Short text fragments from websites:
□ □ □

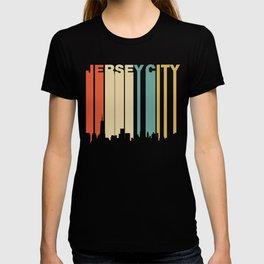 Retro 1970's Style Jersey City New Jersey Skyline T-shirt
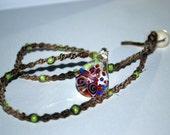 Spiral Hemp Necklace with Floral Glass Pendant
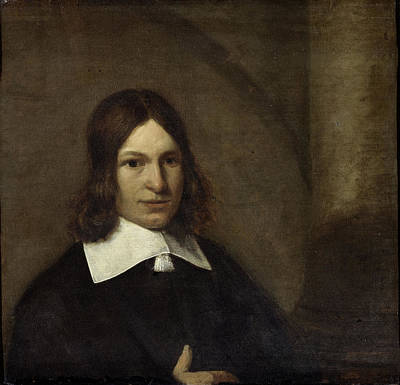 Self-portrait Drawing - Self Portrait , Attributed To Pieter De Hooch by Litz Collection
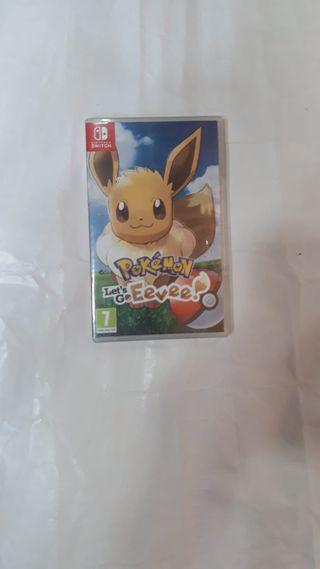 Pokemon Let's go Eevee Nintendo Switch nuevo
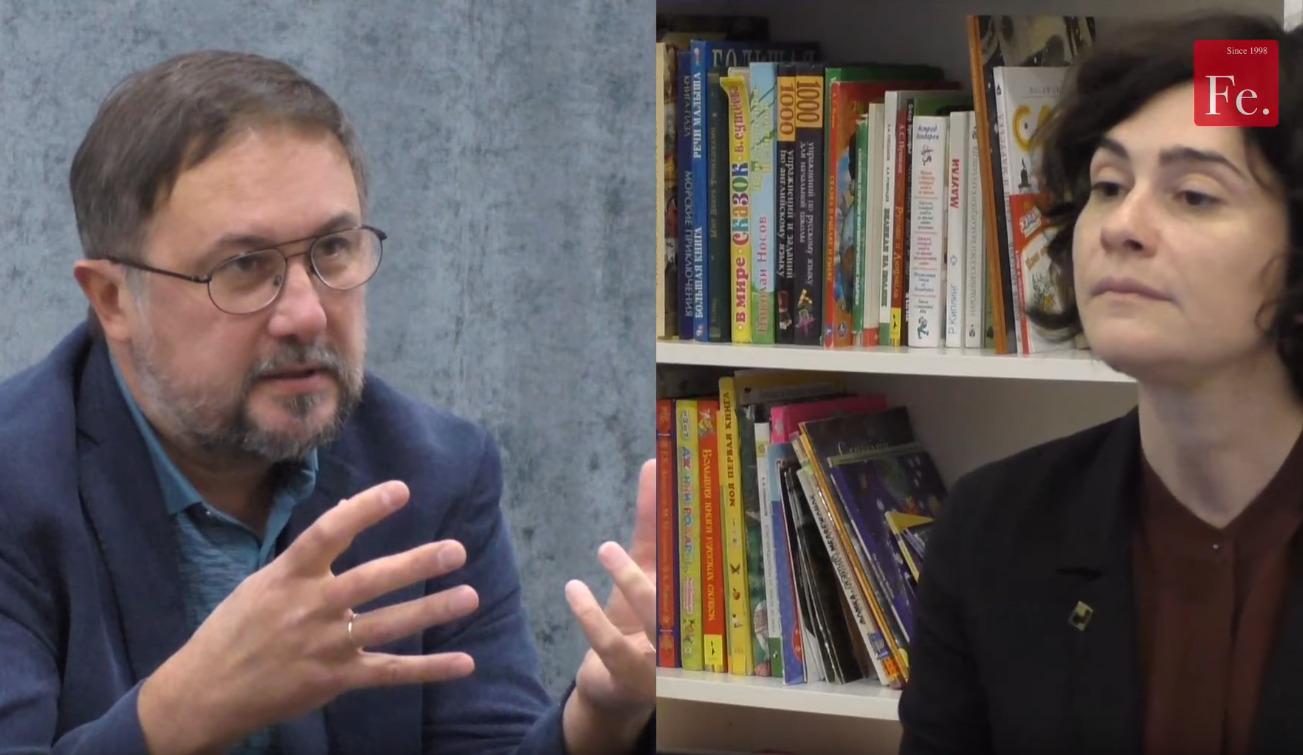 Онлайн трансляция интервью: Главный редактор «Ферганы» задает вопросы гендиректору бюро Strelka Architects Дарье Парамоновой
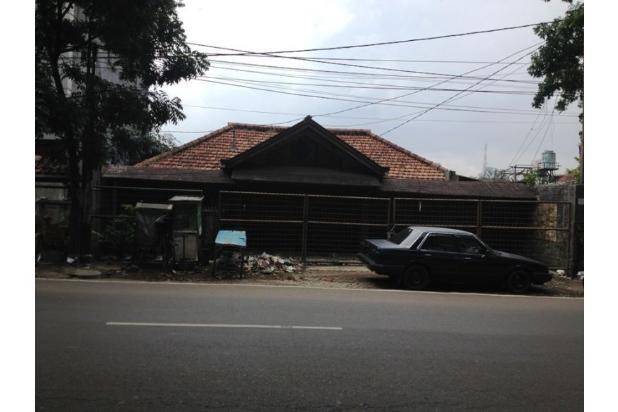 Tanah Strategis Jalan Cihampelas Bandung 16225040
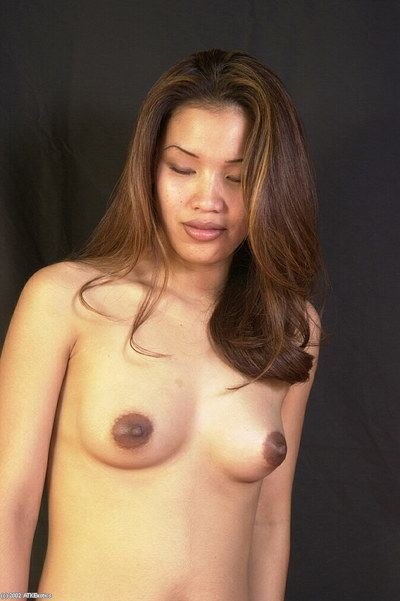 Chinese adolescent Nina undressing to play with dick excited twat in the naked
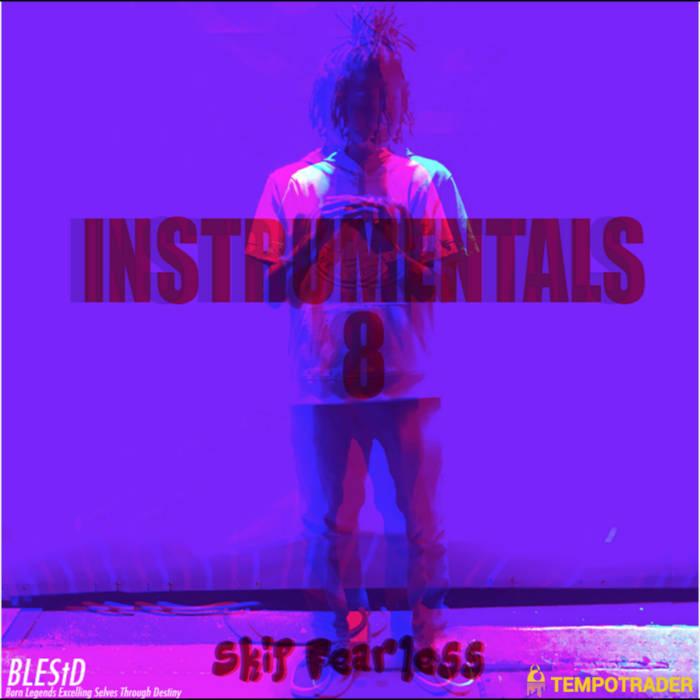 Instrumentals 8 cover art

□ □ □

WORK TASK:
Every entry belongs in the answer exactly as written, but no picture does.

RESPONSE:
 Retro 1970's Style Jersey City New Jersey Skyline T-shirt
 Spiral Hemp Necklace with Floral Glass Pendant
 Self-portrait Drawing - Self Portrait , Attributed To Pieter De Hooch by Litz Collection
 Pokemon Let's go Eevee Nintendo Switch nuevo
 Онлайн трансляция интервью: Главный редактор «Ферганы» задает вопросы гендиректору бюро Strelka Architects Дарье Парамоновой
 Tanah Strategis Jalan Cihampelas Bandung 16225040
 Chinese adolescent Nina undressing to play with dick excited twat in the naked
 Instrumentals 8 cover art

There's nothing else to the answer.